═══ Excerto ═══
Tempo Comum
Semana III
São Tomás de Aquino – Doutor da Igreja
Evangelho:
Mc 4, 21-25
21 Dizia-lhes mais: «Porventura traz-se a lâmpada para se
pôr debaixo do alqueire ou debaixo da cama? Não é para ser posta sobre o candelabro?
22 Porque não há coisa alguma escondida que não venha a ser manifesta, nem que
seja feita para estar oculta, mas para vir a público. 23 Se alguém
tem ouvidos para ouvir, oiça». 24 Dizia-lhes mais: «Atendei ao que
ouvis. Com a medida com que medirdes vos medirão a vós, e ainda se vos
acrescentará. 25 Porque ao que tem, dar-se-lhe-á ainda mais e ao que
não tem, ainda o que tem lhe será tirado».
Comentário:
Ao considerarmos este
trecho de São Marcos voltamos sempre à mesma reflexão:
‘Sou cristão! Sou Filho de
Deus! Sou – devo ser – o reflexo da Sua luz que ilumina o mundo!
Como poderei fazê-lo se
“ficar em casa”, não contactar os outros, enfim… se não fizer apostolado?
Convençamo-nos que ser
apóstolo não é mais que reflectir nos outros a Luz que recebemos de Cristo.
(ama, comentário sobre Mc 4, 21-25, Malta, 2015.01.29)
═══ Material ═══
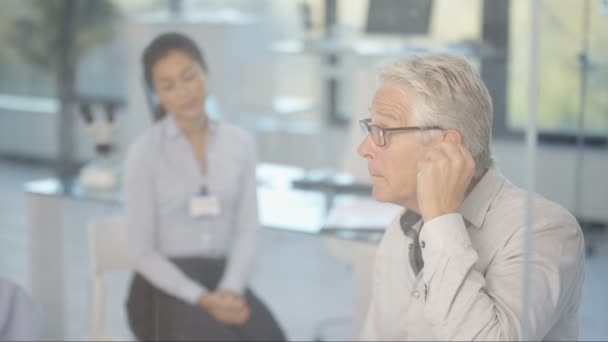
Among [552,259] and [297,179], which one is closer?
[552,259]

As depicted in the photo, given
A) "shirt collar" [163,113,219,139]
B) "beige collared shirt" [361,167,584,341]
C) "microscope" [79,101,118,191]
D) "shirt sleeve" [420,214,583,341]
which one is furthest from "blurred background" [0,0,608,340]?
"shirt collar" [163,113,219,139]

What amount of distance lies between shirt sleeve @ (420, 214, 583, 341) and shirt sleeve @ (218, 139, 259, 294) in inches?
52.2

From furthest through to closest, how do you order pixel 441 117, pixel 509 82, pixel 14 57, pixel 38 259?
pixel 14 57, pixel 38 259, pixel 509 82, pixel 441 117

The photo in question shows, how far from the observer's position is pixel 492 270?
1.36 meters

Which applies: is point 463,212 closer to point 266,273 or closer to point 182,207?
point 182,207

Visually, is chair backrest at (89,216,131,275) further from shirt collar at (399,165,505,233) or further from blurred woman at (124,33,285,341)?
shirt collar at (399,165,505,233)

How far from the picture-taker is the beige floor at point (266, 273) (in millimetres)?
2744

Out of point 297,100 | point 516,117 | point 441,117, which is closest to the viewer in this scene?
point 441,117

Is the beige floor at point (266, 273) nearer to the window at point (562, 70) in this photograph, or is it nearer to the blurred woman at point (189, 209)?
the blurred woman at point (189, 209)

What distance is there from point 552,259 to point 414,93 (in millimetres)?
324

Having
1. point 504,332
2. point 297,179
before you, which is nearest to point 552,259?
point 504,332

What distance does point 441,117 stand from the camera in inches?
53.6

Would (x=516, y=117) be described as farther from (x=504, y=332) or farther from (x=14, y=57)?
(x=14, y=57)

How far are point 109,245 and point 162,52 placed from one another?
583mm
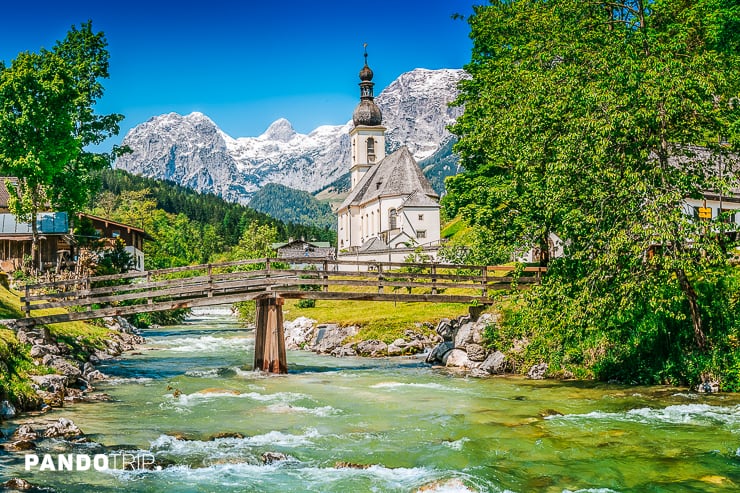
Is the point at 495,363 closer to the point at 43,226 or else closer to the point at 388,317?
the point at 388,317

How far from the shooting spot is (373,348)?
1452 inches

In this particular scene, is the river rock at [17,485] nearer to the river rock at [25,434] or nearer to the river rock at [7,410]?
the river rock at [25,434]

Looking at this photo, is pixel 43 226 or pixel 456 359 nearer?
pixel 456 359

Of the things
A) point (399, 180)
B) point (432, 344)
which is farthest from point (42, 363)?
point (399, 180)

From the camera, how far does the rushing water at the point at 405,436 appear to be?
12.9 metres

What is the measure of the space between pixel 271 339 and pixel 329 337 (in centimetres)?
1215

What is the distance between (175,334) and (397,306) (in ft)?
58.0

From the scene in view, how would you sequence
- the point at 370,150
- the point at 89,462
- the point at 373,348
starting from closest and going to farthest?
the point at 89,462, the point at 373,348, the point at 370,150

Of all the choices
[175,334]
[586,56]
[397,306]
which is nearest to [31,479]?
[586,56]

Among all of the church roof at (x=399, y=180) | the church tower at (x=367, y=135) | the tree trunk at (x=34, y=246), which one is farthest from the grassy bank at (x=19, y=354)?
the church tower at (x=367, y=135)

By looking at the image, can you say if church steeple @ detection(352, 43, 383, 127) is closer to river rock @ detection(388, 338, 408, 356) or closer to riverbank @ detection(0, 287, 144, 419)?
river rock @ detection(388, 338, 408, 356)

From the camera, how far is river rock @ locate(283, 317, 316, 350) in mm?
42800

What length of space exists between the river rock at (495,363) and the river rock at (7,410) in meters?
17.1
═══
Objetivo do exercício
Transcreva do excerto sobre o Evangelho de Marcos o trecho que vai de «22 Porque não» até «ilumina o mundo!».

Resposta
22 Porque não há coisa alguma escondida que não venha a ser manifesta, nem que
seja feita para estar oculta, mas para vir a público. 23 Se alguém
tem ouvidos para ouvir, oiça». 24 Dizia-lhes mais: «Atendei ao que
ouvis. Com a medida com que medirdes vos medirão a vós, e ainda se vos
acrescentará. 25 Porque ao que tem, dar-se-lhe-á ainda mais e ao que
não tem, ainda o que tem lhe será tirado».
Comentário:
Ao considerarmos este
trecho de São Marcos voltamos sempre à mesma reflexão:
‘Sou cristão! Sou Filho de
Deus! Sou – devo ser – o reflexo da Sua luz que ilumina o mundo!